When the string "STEP" occurs in a line of the records, show that line.

→ **Entries shown**:
== Segment start ==
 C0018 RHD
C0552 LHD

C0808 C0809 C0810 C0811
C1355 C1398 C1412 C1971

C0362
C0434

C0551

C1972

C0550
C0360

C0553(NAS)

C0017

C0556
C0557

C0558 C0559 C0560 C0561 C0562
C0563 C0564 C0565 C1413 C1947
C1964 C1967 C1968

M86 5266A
== Segment end ==
== Segment start ==
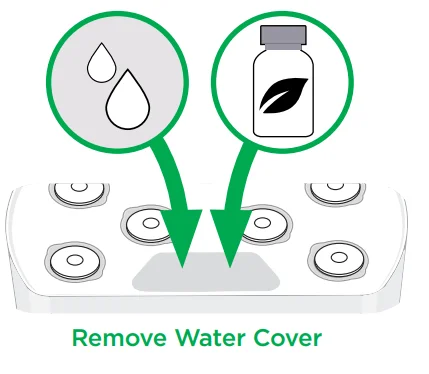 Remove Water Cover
== Segment end ==
== Segment start ==
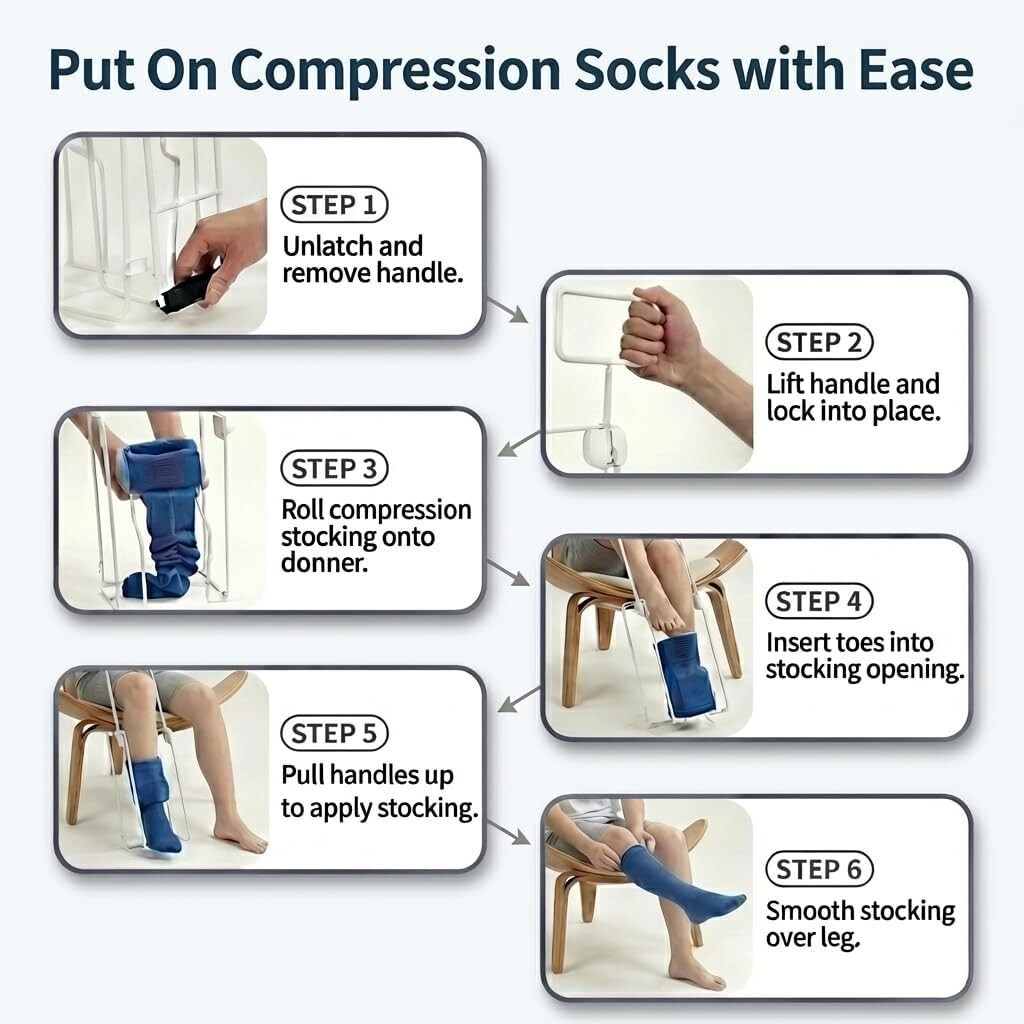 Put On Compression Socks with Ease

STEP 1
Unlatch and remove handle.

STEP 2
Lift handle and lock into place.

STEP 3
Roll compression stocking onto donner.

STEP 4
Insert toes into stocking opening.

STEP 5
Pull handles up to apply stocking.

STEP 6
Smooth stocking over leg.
== Segment end ==
→ **Response**:
STEP 1
STEP 2
STEP 3
STEP 4
STEP 5
STEP 6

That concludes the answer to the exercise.